8 Şubat 2016 Pazartesi

"İki Büyük Dünya Sistemi Hakkında Diyalog" 376 Yıl sonra Türkçe

   635 sayfalık bu opus magnum'u bitirmek için üç ay kadar çabaladıktan sonra nihayet üç gün önce son sayfayı görebildim.

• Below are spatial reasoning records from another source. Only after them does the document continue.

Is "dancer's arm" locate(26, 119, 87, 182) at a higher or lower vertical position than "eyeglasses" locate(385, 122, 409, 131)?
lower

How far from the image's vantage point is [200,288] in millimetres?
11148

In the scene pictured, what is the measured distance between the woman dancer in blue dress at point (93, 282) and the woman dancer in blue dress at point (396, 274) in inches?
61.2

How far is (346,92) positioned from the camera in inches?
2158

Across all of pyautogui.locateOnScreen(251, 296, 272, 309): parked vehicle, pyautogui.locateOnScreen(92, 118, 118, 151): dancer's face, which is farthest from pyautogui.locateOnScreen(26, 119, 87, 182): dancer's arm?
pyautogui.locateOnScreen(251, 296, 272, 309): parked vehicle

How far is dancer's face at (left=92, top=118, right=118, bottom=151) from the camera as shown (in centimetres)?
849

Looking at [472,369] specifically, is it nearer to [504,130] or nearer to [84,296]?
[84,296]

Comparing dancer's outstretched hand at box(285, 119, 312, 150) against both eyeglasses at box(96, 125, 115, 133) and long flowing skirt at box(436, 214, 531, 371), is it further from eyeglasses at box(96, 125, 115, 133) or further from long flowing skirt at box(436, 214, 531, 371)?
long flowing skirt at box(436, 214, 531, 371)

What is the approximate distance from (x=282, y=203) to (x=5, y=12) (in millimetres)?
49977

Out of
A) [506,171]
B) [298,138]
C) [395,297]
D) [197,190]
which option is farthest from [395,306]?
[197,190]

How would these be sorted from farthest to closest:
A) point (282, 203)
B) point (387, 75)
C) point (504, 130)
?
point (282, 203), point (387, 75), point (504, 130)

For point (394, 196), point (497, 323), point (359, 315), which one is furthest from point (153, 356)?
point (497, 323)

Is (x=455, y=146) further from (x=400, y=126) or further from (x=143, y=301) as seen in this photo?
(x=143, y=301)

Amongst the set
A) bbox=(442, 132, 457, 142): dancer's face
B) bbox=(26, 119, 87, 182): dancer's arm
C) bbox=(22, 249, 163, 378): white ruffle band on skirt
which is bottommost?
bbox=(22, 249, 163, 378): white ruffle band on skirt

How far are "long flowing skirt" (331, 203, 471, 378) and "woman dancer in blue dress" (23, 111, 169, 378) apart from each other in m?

Ağ güncemde yayımladığım kitaplara bakılırsa aralara bir hayli çerez okuma yerleştirmişim, ama değdi.
   Çok cesur bir kitap. Şöyle örnekleyeyim : günümüzün saygın bir bilim insanı çıkıp bir televizyon serisi yapsa (günümüzde kimse kitap okumuyor çünkü) ve içinde bulunduğumuz ekonomik, siyasal ve dini sistemin büyük bir yalan olduğunu karşı konulmaz bilimsel kanıtlarla ispatlasa ne olurdu ?
   Galileo, bu eylemi 376 yıl önce yapıyor. Dönemin (din ile de el ve eldiven gibi uyuşan (ama yanlış olan)) yer merkezli evren modelini, kendinden önceki birikimlerin üstüne sarsılmayacak kanıtlar koyarak bir güzel çürütüyor. Bunu yaparken, dönemin bilim insanlarının kullandığı (ve halkın anlayamadığı) Latince yerine İtalyanca yazıyor. Kopernik'in yapıtlarındaki gibi sıkıcı bir anlatım yerine üç kişinin hasbıhalini, okuru sıkmayacak bir şekilde kullanıyor. Bunlardan Salviati (bence) Galileo'nun kendisi, Sagredo kamuoyu ve nihayet Simplicio da statükodur. Galileo; kilisenin gazabından sakınmak amacıyla diğer ikisinin görüşlerini de destekler gibi yapar ama kendi görüşlerinin kanıtlarını sunduğunda karşısındakiler ikna olur. Eserdekiler ikna olsalar da, kilise olmaz ve Galileo hapse mahkum edilir. 
   Burada çevirmenin (ki bu duru çeviri için alkışlıyoruz kendisini) önsözünden bir alıntı yapacağım. 
   "İhtiyaç, icatların anasıdır sözü bilinir ve çok tekrarlanır. Peki, Galileo için bir ihtiyaç mıydı Dünya'nın döndüğünü ispatlamak ? 1961 yılında Sovyet kozmonotu Yuri Gagarin Yerküremizin döndüğünü uzaydan gözleriyle görüp bize haber verecekti nasıl olsa ! 1630'larda gözleriyle değil de "akıl gözü" ile yerküremizin döndüğünü ispatlamaya kalkışmasından insanoğlu ne kazandı ?
   Bu soruya, Galileo'dan yaklaşık 325 yıl sonra 1954'te Nobel Fizik Ödülü alan Max Born'un sözleriyle cevap verelim : "Deneysel ve kuramsal araştırmada bilimin tutumu ve metodu, Galileo'dan bu yana hep aynı kalmıştır ve öyle kalmaya da devam edecektir.
   İtalyanca orijinalinden çevirisi elinizde olan Dialoga'da Salviati şöyle der : "Bilimin ilerlemekten başka bir hedefi yoktur."
   Özetlemek gerekirse insan Galileo'yu bilmeden de yaşabilir, fakat bir toplum yaşayamaz.
   Bu kitabı siz değerli okura, aklın şiiri olarak sunuyorum..."
   376 Yıl sonra dilimize çevrilen bu eser, sıradan okura uzun, sıkıcı ve gereksiz gelebilir. Şöyle yapabilirsiniz. Teknik konuları pas geçerek, metot ve yöntem konusundaki ayrıntılara odaklanıp, bilimin zorlu yolculuğunu gözlemleyebilirsiniz. Bu kitap okumadan da bilime inanabilirsiniz ama okuduğunuzda size bilimi anlamak yönünde bir şeyler katacağı kesindir.